§ **Task item**: Your output must be the line containing "scientific name: Connochaetes taurinus" followed by every later line in the entries below, all copied exactly.

§ **Information**:
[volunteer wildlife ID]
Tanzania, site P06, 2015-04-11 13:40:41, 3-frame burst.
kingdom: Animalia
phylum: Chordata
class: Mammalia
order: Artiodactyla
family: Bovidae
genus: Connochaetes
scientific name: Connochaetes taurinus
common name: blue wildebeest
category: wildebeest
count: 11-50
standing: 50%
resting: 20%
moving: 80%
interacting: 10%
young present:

§ **Result below**:
scientific name: Connochaetes taurinus
common name: blue wildebeest
category: wildebeest
count: 11-50
standing: 50%
resting: 20%
moving: 80%
interacting: 10%
young present:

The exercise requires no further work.